> **Work request**:
Look below for the line that has "this 400×267 image.". Set down the lines from there through the line that has "this 350×262 image.", exactly as written.

** Opening Task input block **

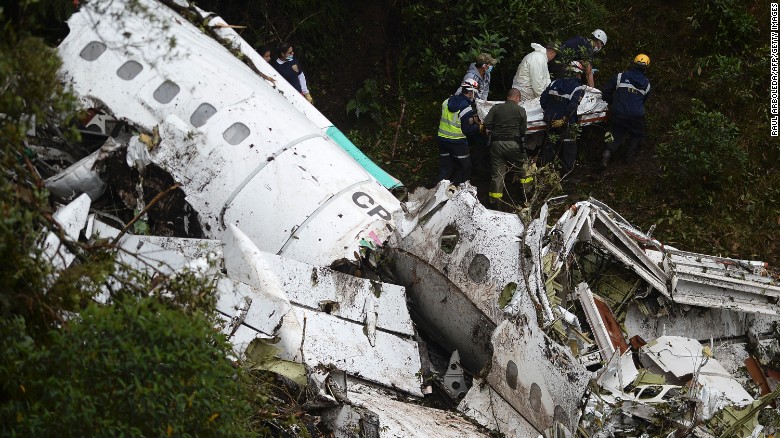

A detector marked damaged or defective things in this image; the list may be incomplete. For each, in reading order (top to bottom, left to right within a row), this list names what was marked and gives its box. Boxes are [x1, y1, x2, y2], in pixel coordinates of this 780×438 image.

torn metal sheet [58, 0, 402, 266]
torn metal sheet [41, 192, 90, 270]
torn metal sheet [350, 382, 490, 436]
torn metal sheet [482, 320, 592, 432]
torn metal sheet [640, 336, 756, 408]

** Closing Task input block **
** Opening Task input block **

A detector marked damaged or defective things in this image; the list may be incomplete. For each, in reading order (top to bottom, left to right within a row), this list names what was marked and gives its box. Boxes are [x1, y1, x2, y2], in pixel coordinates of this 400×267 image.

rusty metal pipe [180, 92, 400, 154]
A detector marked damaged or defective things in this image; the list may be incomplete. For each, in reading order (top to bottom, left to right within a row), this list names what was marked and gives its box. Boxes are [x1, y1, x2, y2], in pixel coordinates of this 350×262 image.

** Closing Task input block **

> **Task response**:
A detector marked damaged or defective things in this image; the list may be incomplete. For each, in reading order (top to bottom, left to right within a row), this list names what was marked and gives its box. Boxes are [x1, y1, x2, y2], in pixel coordinates of this 400×267 image.

rusty metal pipe [180, 92, 400, 154]
A detector marked damaged or defective things in this image; the list may be incomplete. For each, in reading order (top to bottom, left to right within a row), this list names what was marked and gives its box. Boxes are [x1, y1, x2, y2], in pixel coordinates of this 350×262 image.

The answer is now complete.